Produced, Written and Directed by

  • Ken Ellis

Editor

  • Karen Sutherland

Associate Producer

  • Doug Keely

Camera Crew

  • Michael Epstein
  • Perry Goodfriend

Video Programming Producer

  • Amy Erin Borovoy

Narrator

  • Michael Pritchard

Original Music

  • Ed Bogas

Support for Edutopia's Schools That Work series is provided, in part, by the Charles Stewart Mott Foundation.

Overview: 

Personalized Instruction and Regular Use of Assessment

Forest Lake Elementary School (FLES) uses technology to differentiate student learning by initially assessing students with a program called MAP on English and math skills.  They use Palm Pilots to frequently measure progress in reading fluency.  Teachers use immediate response clickers to measure individual student progress in real-time.  FLES has classrooms that hum with energy as the young students independently tap out blog posts, operate interactive whiteboards, and take part in other tech-enabled lessons at various learning stations in each classroom. 

Teachers use a differentiation strategy called IPAC (Individualized Personalized Authentic and Collaborative) learning to make sure each student is learning at his or her personal best.  Students are given a variety of options to show that they have learned the content.  Each student has an individual blackboard account in which they document what they have learned in each class. The parent portal allow parents to access the account and view the content of what is learned.

Teachers at FLES have put electronic learning tools in the hands of students obtaining interactive smart boards and a “Tech Zone” of eight internet-connected computers for every classroom.  Another crucial thing they did was to insist on effective and job-embedded professional development on technology to help the teachers know how and why to integrate the technology in the design of their learning activities.  Finally, because they were selected as a NASA Explorer School, NASA provides the focus for learning math, science, technology, engineering, and geography during the day, and through videoconferencing in an after-school girls-only program.  

How it's done: 

Put the Tools in Kids' Hands

FLES differentiates student learning by using technology tools.  The teachers determine the progress of the students using frequent assessments so that they can design learning activities that don’t reteach what is already known and are unique for what each student needs.  The ultimate differentiation tool that is used are the stations where students learn at their own pace independently.  Given appropriate training, the students self govern their learning.  This allows teachers more time to work with individual students.

*Dataset content*:
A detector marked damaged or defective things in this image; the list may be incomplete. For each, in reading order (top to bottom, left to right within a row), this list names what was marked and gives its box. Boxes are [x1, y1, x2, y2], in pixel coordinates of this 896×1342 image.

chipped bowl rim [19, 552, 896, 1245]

*Problem set*:
1. Translate this sentence from the Forest Lake Elementary profile into Spanish: "Students are given a variety of options to show that they have learned the content."
2. Reproduce the part of the Forest Lake Elementary profile that opens with the words containing "Support for Edutopia's" and closes with "in each classroom.".
The listing has no connection to the Forest Lake Elementary profile.

*Responses per task*:
1. A los estudiantes se les ofrece una variedad de opciones para demostrar que han aprendido el contenido.

2.
Support for Edutopia's Schools That Work series is provided, in part, by the Charles Stewart Mott Foundation.

Overview: 

Personalized Instruction and Regular Use of Assessment

Forest Lake Elementary School (FLES) uses technology to differentiate student learning by initially assessing students with a program called MAP on English and math skills.  They use Palm Pilots to frequently measure progress in reading fluency.  Teachers use immediate response clickers to measure individual student progress in real-time.  FLES has classrooms that hum with energy as the young students independently tap out blog posts, operate interactive whiteboards, and take part in other tech-enabled lessons at various learning stations in each classroom.